**Exercise prompt:**
Although the entries contain pictures, only their words should be duplicated exactly.

(Data entries)
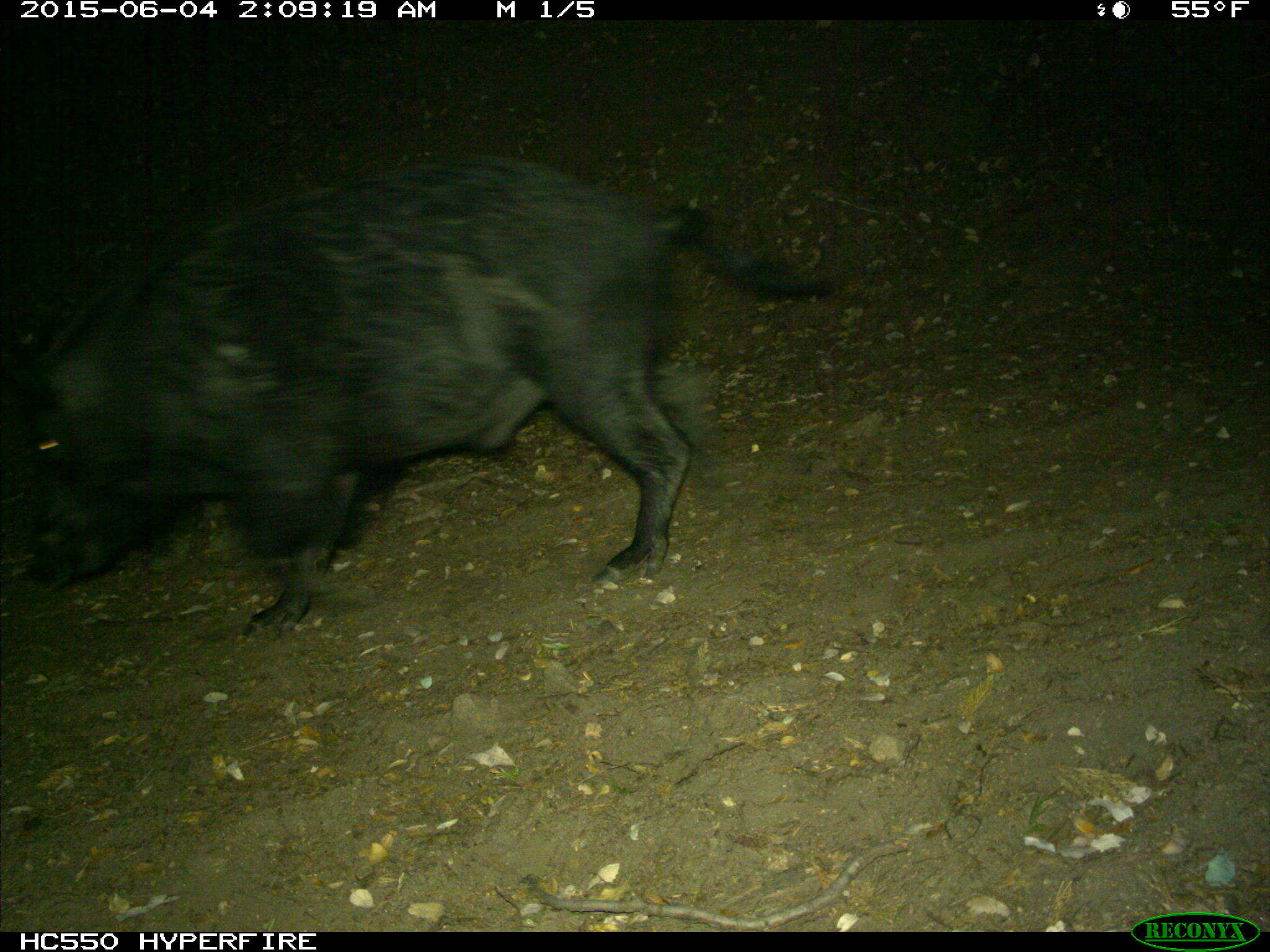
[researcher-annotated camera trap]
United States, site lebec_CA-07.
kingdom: Animalia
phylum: Chordata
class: Mammalia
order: Artiodactyla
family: Suidae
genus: Sus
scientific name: Sus scrofa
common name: wild boar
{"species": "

**Reply to the exercise:**
[researcher-annotated camera trap]
United States, site lebec_CA-07.
kingdom: Animalia
phylum: Chordata
class: Mammalia
order: Artiodactyla
family: Suidae
genus: Sus
scientific name: Sus scrofa
common name: wild boar
{"species": "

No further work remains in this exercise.